_Exercise input_
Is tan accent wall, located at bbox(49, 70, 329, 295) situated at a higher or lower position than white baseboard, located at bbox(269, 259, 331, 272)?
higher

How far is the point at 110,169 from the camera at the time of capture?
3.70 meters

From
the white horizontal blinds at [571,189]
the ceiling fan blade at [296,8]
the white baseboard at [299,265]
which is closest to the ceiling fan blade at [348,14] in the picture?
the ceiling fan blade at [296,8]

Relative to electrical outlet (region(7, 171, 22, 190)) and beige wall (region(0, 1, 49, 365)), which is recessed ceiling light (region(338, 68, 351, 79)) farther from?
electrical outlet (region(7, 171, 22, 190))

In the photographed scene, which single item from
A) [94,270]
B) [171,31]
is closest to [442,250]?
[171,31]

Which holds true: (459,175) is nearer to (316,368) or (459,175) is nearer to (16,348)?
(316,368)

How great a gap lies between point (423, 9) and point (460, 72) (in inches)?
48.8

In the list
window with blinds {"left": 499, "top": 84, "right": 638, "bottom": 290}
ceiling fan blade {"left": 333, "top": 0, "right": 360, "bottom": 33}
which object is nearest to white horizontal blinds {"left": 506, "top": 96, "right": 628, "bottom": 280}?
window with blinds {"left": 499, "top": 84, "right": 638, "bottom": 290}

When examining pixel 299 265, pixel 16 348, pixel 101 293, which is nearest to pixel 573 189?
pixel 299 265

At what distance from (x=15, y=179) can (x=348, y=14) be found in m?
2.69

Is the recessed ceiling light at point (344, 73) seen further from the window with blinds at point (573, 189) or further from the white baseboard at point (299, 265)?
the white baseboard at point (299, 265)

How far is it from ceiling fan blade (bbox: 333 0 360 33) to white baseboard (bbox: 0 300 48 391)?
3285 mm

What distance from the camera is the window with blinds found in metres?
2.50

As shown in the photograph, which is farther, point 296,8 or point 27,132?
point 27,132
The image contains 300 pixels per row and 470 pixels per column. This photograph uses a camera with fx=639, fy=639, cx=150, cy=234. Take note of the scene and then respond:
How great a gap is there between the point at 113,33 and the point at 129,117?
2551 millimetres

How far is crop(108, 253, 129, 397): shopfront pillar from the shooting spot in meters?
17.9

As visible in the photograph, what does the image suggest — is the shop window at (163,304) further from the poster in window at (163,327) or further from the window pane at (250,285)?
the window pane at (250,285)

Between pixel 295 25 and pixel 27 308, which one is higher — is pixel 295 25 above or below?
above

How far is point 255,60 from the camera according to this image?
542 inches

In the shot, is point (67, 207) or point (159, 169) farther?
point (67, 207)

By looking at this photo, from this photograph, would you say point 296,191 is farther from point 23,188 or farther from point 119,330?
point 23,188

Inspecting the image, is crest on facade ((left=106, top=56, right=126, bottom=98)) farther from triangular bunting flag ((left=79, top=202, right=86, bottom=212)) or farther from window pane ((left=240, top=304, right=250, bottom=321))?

_Required work_
Print the rows from the line containing "As shown in" through the line containing "2551 millimetres", including both of those lines, exactly as they appear.

_Output below_
As shown in the photograph, which is farther, point 296,8 or point 27,132?
point 27,132
The image contains 300 pixels per row and 470 pixels per column. This photograph uses a camera with fx=639, fy=639, cx=150, cy=234. Take note of the scene and then respond:
How great a gap is there between the point at 113,33 and the point at 129,117?
2551 millimetres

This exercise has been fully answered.